- **Given information**
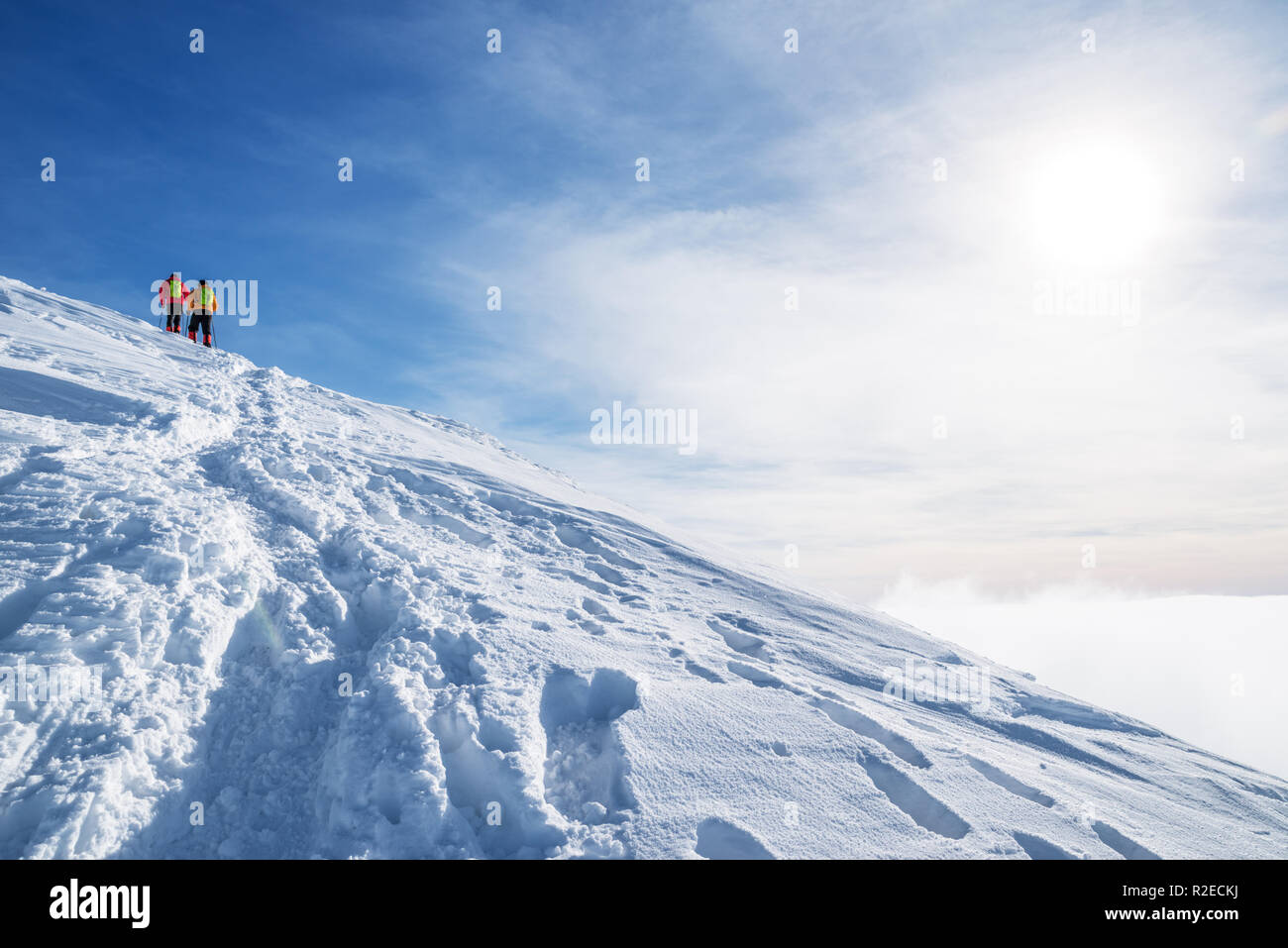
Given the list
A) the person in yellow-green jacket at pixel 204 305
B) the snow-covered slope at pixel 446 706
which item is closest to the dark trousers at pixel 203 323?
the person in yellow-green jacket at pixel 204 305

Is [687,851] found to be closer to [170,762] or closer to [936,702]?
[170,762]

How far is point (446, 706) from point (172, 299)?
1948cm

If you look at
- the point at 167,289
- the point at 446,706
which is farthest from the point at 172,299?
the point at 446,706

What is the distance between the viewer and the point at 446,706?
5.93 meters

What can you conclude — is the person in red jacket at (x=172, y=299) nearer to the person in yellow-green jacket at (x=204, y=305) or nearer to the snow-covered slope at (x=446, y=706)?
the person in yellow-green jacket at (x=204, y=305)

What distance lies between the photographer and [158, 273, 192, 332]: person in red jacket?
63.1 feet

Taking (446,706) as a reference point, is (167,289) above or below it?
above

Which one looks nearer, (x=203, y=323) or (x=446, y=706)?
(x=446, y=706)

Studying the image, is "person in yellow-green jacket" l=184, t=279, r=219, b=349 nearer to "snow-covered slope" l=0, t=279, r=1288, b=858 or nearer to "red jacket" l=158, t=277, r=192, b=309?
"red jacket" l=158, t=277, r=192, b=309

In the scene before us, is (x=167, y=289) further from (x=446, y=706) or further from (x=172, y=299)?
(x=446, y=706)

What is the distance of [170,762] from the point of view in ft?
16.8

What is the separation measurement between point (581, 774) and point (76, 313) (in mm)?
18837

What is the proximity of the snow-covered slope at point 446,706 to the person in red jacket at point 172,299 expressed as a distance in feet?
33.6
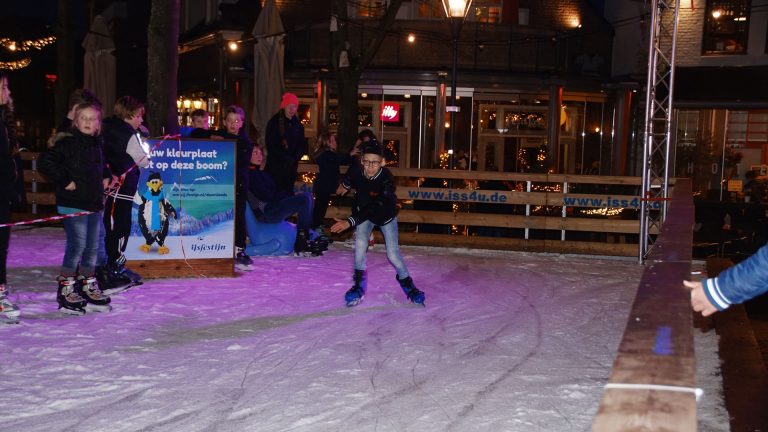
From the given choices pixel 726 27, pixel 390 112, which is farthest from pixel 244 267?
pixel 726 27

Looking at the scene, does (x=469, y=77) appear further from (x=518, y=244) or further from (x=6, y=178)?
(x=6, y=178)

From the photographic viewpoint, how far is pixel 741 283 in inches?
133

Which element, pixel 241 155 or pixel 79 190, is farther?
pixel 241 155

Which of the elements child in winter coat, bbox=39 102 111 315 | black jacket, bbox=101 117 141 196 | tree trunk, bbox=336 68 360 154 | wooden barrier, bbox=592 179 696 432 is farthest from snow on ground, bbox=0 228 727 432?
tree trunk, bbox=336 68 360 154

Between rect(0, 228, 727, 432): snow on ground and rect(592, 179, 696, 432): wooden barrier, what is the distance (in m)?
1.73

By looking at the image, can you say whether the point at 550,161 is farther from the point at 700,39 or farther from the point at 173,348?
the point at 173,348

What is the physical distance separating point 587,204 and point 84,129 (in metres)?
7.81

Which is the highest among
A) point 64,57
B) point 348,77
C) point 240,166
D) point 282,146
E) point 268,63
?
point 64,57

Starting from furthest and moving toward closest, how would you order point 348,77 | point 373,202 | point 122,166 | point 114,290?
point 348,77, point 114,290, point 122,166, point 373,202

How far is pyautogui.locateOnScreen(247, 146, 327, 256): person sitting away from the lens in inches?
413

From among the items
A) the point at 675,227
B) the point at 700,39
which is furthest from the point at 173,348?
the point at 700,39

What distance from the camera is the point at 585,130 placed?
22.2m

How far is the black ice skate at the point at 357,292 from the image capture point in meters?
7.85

- **The request**
Switch every "snow-covered slope" in the listing above to "snowy hillside" and write the listing out again with nothing else changed. Leave the pictures out.

- **Finished exercise**
Given the list
A) the person in yellow-green jacket at pixel 204 305
B) the snowy hillside at pixel 446 706
which item is closest to the dark trousers at pixel 203 323?
the person in yellow-green jacket at pixel 204 305

Is [687,851] found to be closer to [170,762] or closer to [936,702]?
[170,762]

How far is point (446, 706) from point (172, 299)?
1948cm

If you look at
- the point at 167,289
- the point at 446,706
which is farthest from the point at 172,299?
the point at 446,706

What is the distance between the viewer and the point at 446,706?
5.93 meters

What can you conclude — is the person in red jacket at (x=172, y=299) nearer to the person in yellow-green jacket at (x=204, y=305) or nearer to the snowy hillside at (x=446, y=706)?
the person in yellow-green jacket at (x=204, y=305)

What distance lies between the photographer and [158, 273, 192, 332]: person in red jacket?
63.1 feet

Taking (446,706) as a reference point, is (167,289) above or below it?
above

Which one looks nearer, (x=203, y=323) or (x=446, y=706)?
(x=446, y=706)

Studying the image, is "person in yellow-green jacket" l=184, t=279, r=219, b=349 nearer to "snowy hillside" l=0, t=279, r=1288, b=858 or nearer to "red jacket" l=158, t=277, r=192, b=309?
"red jacket" l=158, t=277, r=192, b=309

In the scene before us, is (x=167, y=289) further from (x=446, y=706) or further from (x=172, y=299)?
(x=446, y=706)

What is the distance of [170,762] from the point of view in ft?
16.8

What is the separation measurement between point (581, 774) and point (76, 313) (in mm)?
18837

What is the proximity of the snowy hillside at point 446,706 to the person in red jacket at point 172,299 expressed as a distance in feet?
33.6
From the given choices pixel 726 27, pixel 390 112, which is farthest from pixel 244 267?
pixel 726 27

Looking at the scene, does (x=469, y=77) appear further from (x=518, y=244) or further from (x=6, y=178)?
(x=6, y=178)

From the photographic viewpoint, how far is pixel 741 283 in inches?
133

Which element, pixel 241 155 or pixel 79 190, is farther?
pixel 241 155

Which of the elements child in winter coat, bbox=39 102 111 315 | black jacket, bbox=101 117 141 196 | tree trunk, bbox=336 68 360 154 | wooden barrier, bbox=592 179 696 432 is farthest from snow on ground, bbox=0 228 727 432?
tree trunk, bbox=336 68 360 154

Between rect(0, 228, 727, 432): snow on ground and rect(592, 179, 696, 432): wooden barrier, what is the distance (in m)?
1.73

By looking at the image, can you say whether the point at 550,161 is farther from the point at 700,39 or farther from the point at 173,348?
the point at 173,348

What is the physical distance separating point 587,204 and point 84,129 (in metres)?
7.81

Which is the highest among
A) point 64,57
B) point 348,77
C) point 240,166
D) point 282,146
E) point 268,63
?
point 64,57

Starting from furthest and moving toward closest, how would you order point 348,77 | point 373,202 | point 122,166 | point 114,290?
point 348,77, point 114,290, point 122,166, point 373,202

How far is pyautogui.locateOnScreen(247, 146, 327, 256): person sitting away from the lens in inches?
413

From among the items
A) the point at 675,227
B) the point at 700,39
which is furthest from the point at 173,348?
the point at 700,39

What distance from the camera is the point at 585,130 placed?
22.2m

How far is the black ice skate at the point at 357,292 from the image capture point in meters?
7.85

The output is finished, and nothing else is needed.